Der schmerzhafte Verlust der vier Heimaten

Der schmerzhafte Verlust der vier Heimaten

Liebe Leserin, lieber Leser,
neben Übergewicht zählen Rückenschmerzen zu den kostenintensivsten Beschwerdebildern überhaupt, da sie oft zu langem Krankenstand und Frühverrentungen führen. Obwohl man inzwischen viel mehr über die komplexen Ursachen des Rückenschmerzes weiß, sind die Behandlungsmethoden der „Rückenschmerzindustrie“ nahezu unverändert: immer noch zu viele Operationen und Schmerzmittelgaben über lange Zeiträume.

Dr. Wolf-Jürgen Maurer, Arzt für Psychosomatik und Psychotherapie, schrieb in dieser Zeitschrift, Schmerz sei stets ein psychisches Phänomen, das „im emotionalen Teil des Gehirns verschaltet und erst dann bewusst wahrgenommen“ werde. Demzufolge hätten gerade chronische Schmerzzustände vollständig oder teilweise psychische Ursachen. Seelischer Schmerz werde oft „symbolisch als körperlicher Schmerz dargestellt und erlebt“. Verinnerlicht man diese beachtenswerten Aussagen von Dr. Maurer, kommt man zu der Überzeugung, dass das Thema Schmerz in mehrfacher Hinsicht neu gedacht werden sollte.

▶ _BEREITGESTELLTES MATERIAL_
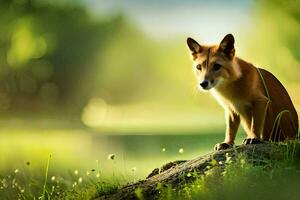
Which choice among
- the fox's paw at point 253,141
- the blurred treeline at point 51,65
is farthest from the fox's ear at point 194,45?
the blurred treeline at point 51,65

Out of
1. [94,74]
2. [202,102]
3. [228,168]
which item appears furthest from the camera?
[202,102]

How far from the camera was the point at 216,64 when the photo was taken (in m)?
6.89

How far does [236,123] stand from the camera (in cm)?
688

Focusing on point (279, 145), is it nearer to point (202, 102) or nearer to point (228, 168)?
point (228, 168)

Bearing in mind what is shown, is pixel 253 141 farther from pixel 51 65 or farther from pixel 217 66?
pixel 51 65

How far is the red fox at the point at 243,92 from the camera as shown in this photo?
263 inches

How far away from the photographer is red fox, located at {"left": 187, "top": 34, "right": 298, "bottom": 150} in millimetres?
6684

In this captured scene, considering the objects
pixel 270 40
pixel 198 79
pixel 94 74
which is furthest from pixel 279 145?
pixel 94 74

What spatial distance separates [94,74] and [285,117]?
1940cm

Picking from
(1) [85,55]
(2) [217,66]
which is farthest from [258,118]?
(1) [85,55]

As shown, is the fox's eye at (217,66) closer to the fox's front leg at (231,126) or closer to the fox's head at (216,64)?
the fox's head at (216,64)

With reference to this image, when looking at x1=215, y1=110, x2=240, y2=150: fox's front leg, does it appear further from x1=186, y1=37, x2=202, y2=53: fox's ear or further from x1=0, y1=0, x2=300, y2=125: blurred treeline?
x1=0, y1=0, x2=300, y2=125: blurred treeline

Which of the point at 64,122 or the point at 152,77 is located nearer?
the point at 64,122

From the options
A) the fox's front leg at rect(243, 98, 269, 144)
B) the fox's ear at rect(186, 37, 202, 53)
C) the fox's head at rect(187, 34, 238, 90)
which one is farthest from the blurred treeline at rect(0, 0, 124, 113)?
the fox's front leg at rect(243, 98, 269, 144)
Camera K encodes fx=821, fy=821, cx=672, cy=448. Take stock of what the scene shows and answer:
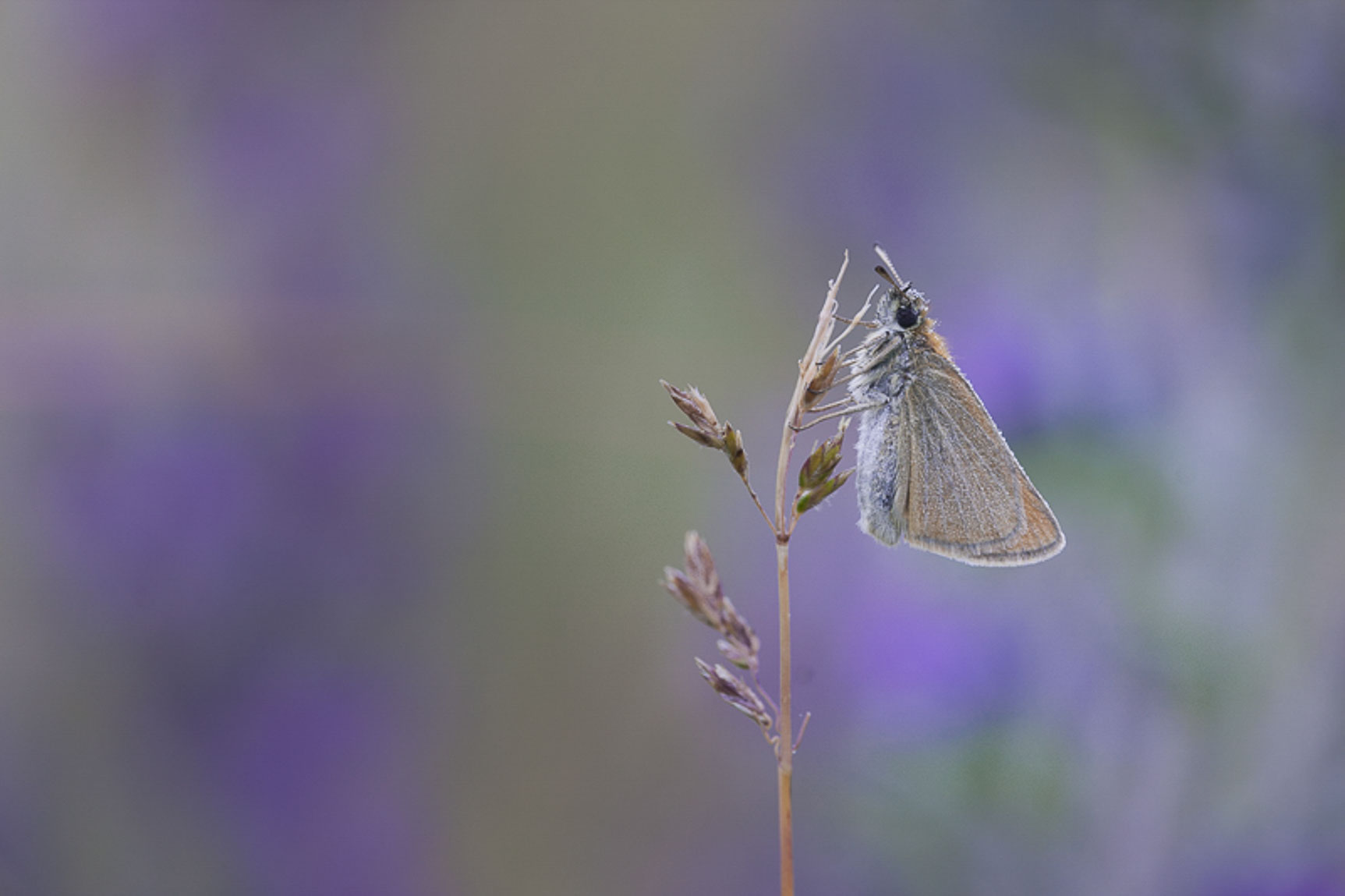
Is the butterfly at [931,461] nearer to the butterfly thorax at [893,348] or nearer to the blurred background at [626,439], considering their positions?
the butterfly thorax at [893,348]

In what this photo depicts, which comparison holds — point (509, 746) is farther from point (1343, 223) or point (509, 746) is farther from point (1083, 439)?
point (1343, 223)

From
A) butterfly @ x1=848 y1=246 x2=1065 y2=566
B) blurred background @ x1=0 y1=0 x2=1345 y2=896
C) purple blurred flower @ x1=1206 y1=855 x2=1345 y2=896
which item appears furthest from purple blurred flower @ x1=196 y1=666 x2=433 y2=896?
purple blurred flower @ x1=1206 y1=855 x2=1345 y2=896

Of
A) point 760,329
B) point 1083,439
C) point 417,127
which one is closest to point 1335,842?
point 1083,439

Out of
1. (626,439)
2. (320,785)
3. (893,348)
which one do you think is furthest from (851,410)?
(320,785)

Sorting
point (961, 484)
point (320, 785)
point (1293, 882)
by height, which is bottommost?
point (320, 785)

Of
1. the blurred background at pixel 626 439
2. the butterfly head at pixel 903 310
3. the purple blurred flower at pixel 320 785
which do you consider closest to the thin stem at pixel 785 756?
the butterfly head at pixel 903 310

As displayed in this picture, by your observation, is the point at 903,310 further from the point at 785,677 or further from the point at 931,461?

▶ _AUFGABE_
Gib aus dem Auszug über Rückenschmerzen den Abschnitt wortgetreu zurück, der mit den Worten "Liebe Leserin, lieber" beginnt und mit "über lange Zeiträume." endet. Die Datensätze stammen aus einer anderen Quelle.

▶ _ANTWORT_
Liebe Leserin, lieber Leser,
neben Übergewicht zählen Rückenschmerzen zu den kostenintensivsten Beschwerdebildern überhaupt, da sie oft zu langem Krankenstand und Frühverrentungen führen. Obwohl man inzwischen viel mehr über die komplexen Ursachen des Rückenschmerzes weiß, sind die Behandlungsmethoden der „Rückenschmerzindustrie“ nahezu unverändert: immer noch zu viele Operationen und Schmerzmittelgaben über lange Zeiträume.